In the short term, the cultural wave of the Alt Right paired with the libertarian/nationalist “populists” has succeeded in changing minds. We can now question diversity in public, attack affirmative action, reject civil rights, and be cynical about the welfare state, where five years ago those were career-enders.
This means that in the near future, we want to continue what has been working and push it further toward our longer-term goals. For us to do that, however, the Right needs to have power, which means Republicans in control of as much of Congress as possible so that they can work with the president to remove certain Leftist laws.

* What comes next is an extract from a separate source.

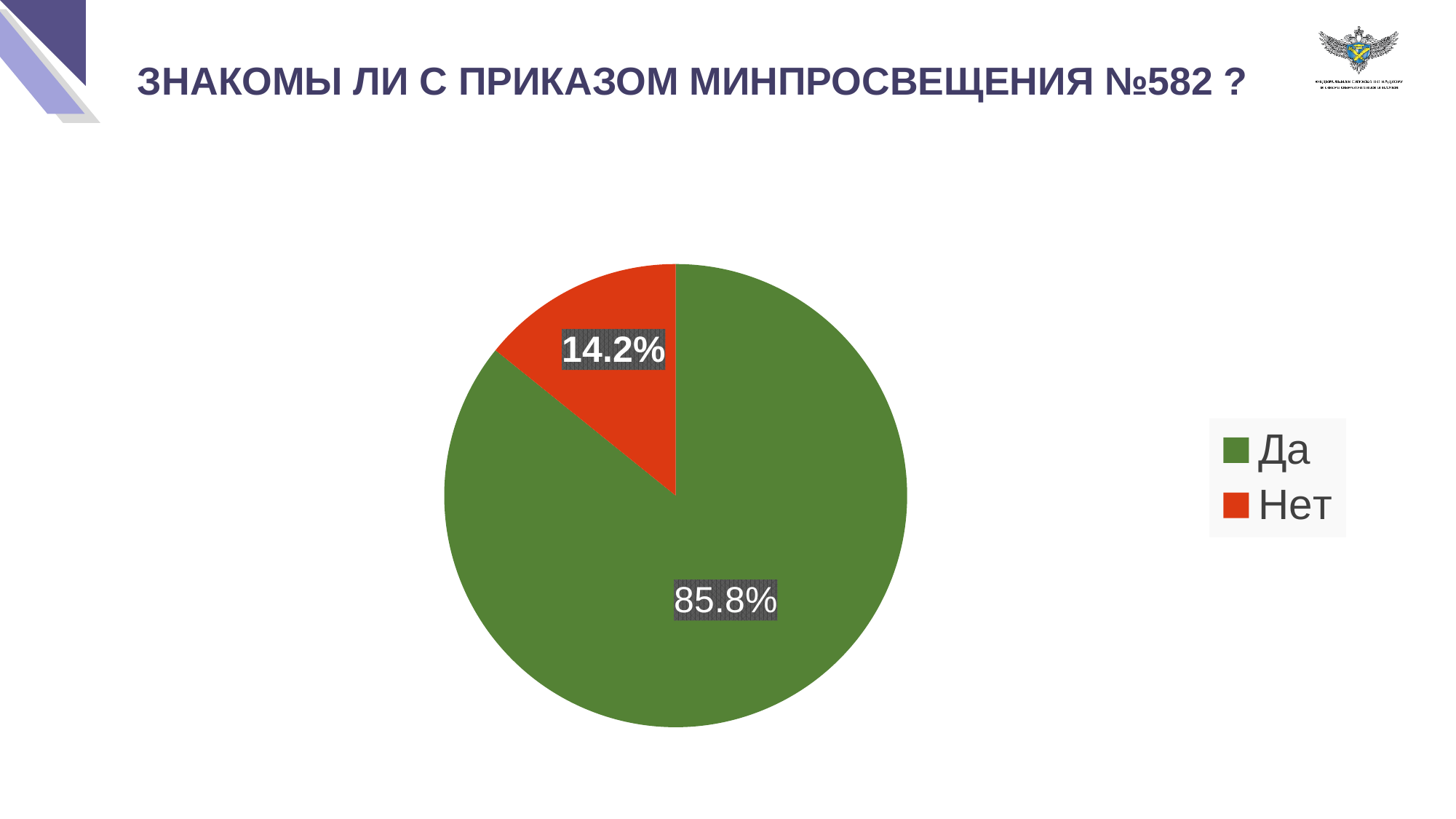
What share of the pie does "Нет" take? 14.2% Which slice of the pie is the largest? Да What is the difference in percentage points between the "Да" and "Нет" slices? 71.6 What is the title of the slide above the chart? ЗНАКОМЫ ЛИ С ПРИКАЗОМ МИНПРОСВЕЩЕНИЯ №582 ? What colour is the "Нет" slice? red Which is larger, the "Да" slice or the "Нет" slice? Да Which slice of the pie is the smallest? Нет How many entries does the legend list? 2 What share of the pie does "Да" take? 85.8% What kind of chart is shown on the slide? pie chart How many slices does the pie chart have? 2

However, depending on who you listen to, it seems like the midterm elections may not go well for the Republicans, as many of the usual suspects in media frequently discuss of late:
In a post-Labor Day briefing at the White House, a top Republican pollster told senior staff that the determining factor in the election wouldn’t be the improving economy or the steady increase in job creation. It would be how voters feel about Trump.

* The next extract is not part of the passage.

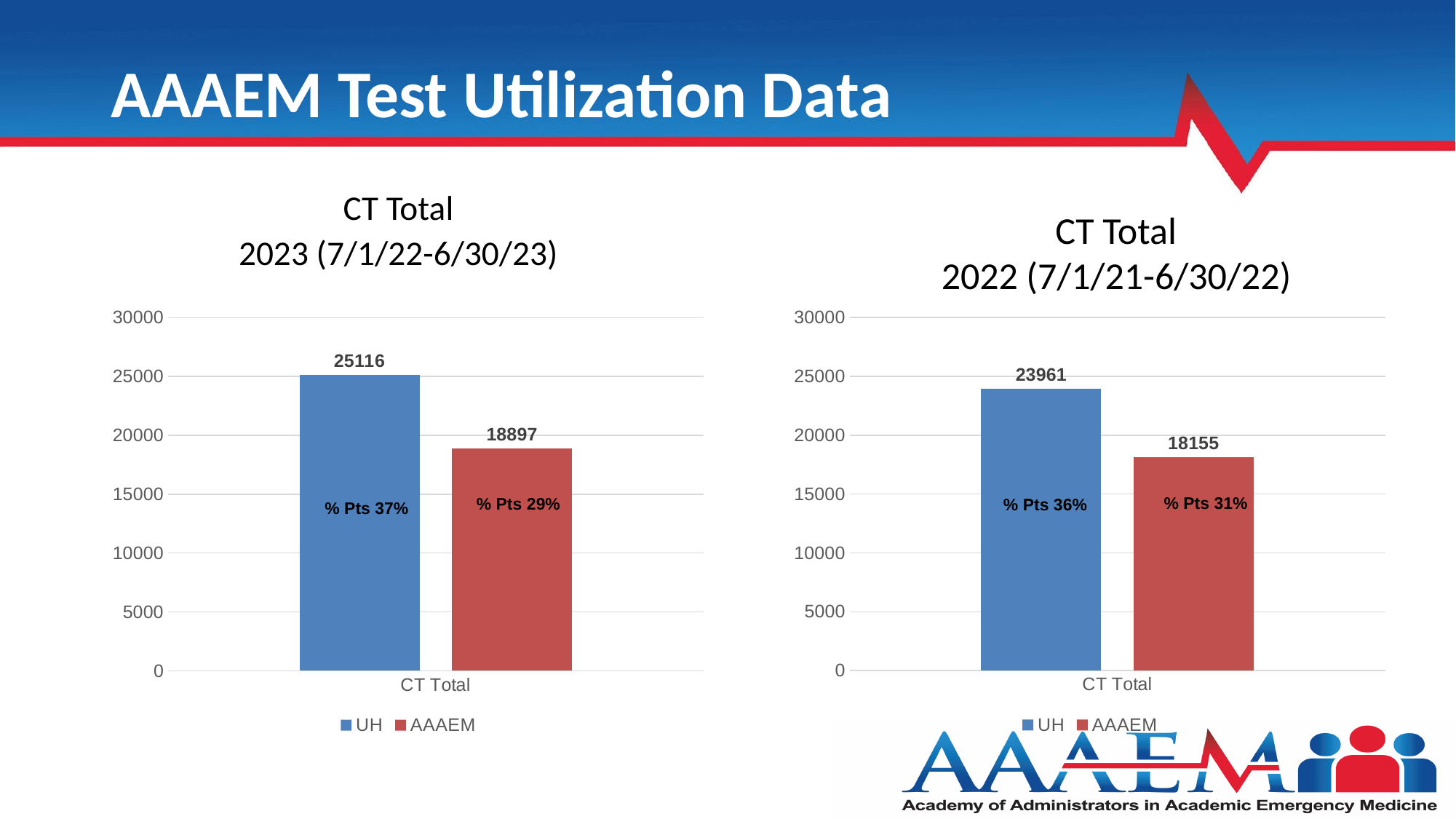
In the CT Total 2023 (7/1/22-6/30/23) chart, what is the difference between the UH and AAAEM values? 6219 In the CT Total 2022 (7/1/21-6/30/22) chart, which series has the lowest value? AAAEM In the CT Total 2023 (7/1/22-6/30/23) chart, which series has the higher value, UH or AAAEM? UH In the CT Total 2022 (7/1/21-6/30/22) chart, what is the value for AAAEM? 18155 In the CT Total 2022 (7/1/21-6/30/22) chart, what is the difference between the UH and AAAEM values? 5806 In the CT Total 2022 (7/1/21-6/30/22) chart, what is the value for UH? 23961 What kind of chart is the CT Total 2023 (7/1/22-6/30/23) chart? bar chart In the CT Total 2023 (7/1/22-6/30/23) chart, is the value for AAAEM greater or less than 20000? less In the CT Total 2023 (7/1/22-6/30/23) chart, what is the value for UH? 25116 How many series does the legend of the CT Total 2022 (7/1/21-6/30/22) chart list? 2 In the CT Total 2023 (7/1/22-6/30/23) chart, what is the value for AAAEM? 18897 In the CT Total 2022 (7/1/21-6/30/22) chart, what % Pts label is shown on the UH bar? % Pts 36%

Newhouse’s briefing came amid a darkening mood among Republican officials as the November election nears. Party leaders were already worried that a surge in enthusiasm among Democrats and disdain for Trump by moderate Republicans would put the House out of reach. But some Republicans now fear their Senate majority is also in peril — a scenario that was unthinkable a few months ago given the favorable Senate map for the GOP.
This is the prize that we are discussion: we need the House and Senate to have enough pro-Trump Republicans that they will aid him in achieving the majority — or better yet, two-thirds — necessary to repeal or replace some of the crazier Leftist law out there.
In order to achieve those wins, we need to do one simple thing. Republicans win when they excite enough of their base to come out and vote. As you, dear reader, undoubtedly recall, most people do not attend elections, and most conservatives are pessimistic sorts who assume their votes will have no effect.
When Republicans think that they can win, and that it will have some effect as opposed to business as usual, they show up in strong numbers and crush the opposition. They are fighting against time, since the demographic transformation of America stacks the electorate with non-white groups who always vote Leftist.
In the long term, we will never win another election again if we allow this demographic replacement to continue. We need majorities so that bad policy like the Hart-Celler Act and affirmative action can be repealed or neutered. We need to stop immigration from the third world before we end up a permanent minority.
If we inspire our base with the hope of beating this problem, we can fulfill the very real need to have a sense of meaning to this election which comes from having a fight we can win with a plan that will make life better:
The difficulty is that different voters want to hear different things. Republicans have been touting their tax cuts and the economy, and they should. But the club’s data make clear that uncommitted voters want more than past achievements, or a scary picture of Nancy Pelosi, or excuses for Mr. Trump. They want promises for the future. And yes, they remain wary that Democrats will reverse particular economic reforms.
Which is why the message that resonates most strongly by far with persuadable voters is a Republican promise that they will make permanent last year’s middle-class tax cuts.
Undoubtedly the tax cuts are important. Trump took the failing Obama economy and revised it by doing a few big things: he cut regulations, dropped taxes, and started fighting back against the immigration industry. Supply and demand rules here, and the more people we add to the workforce, the less each gets paid.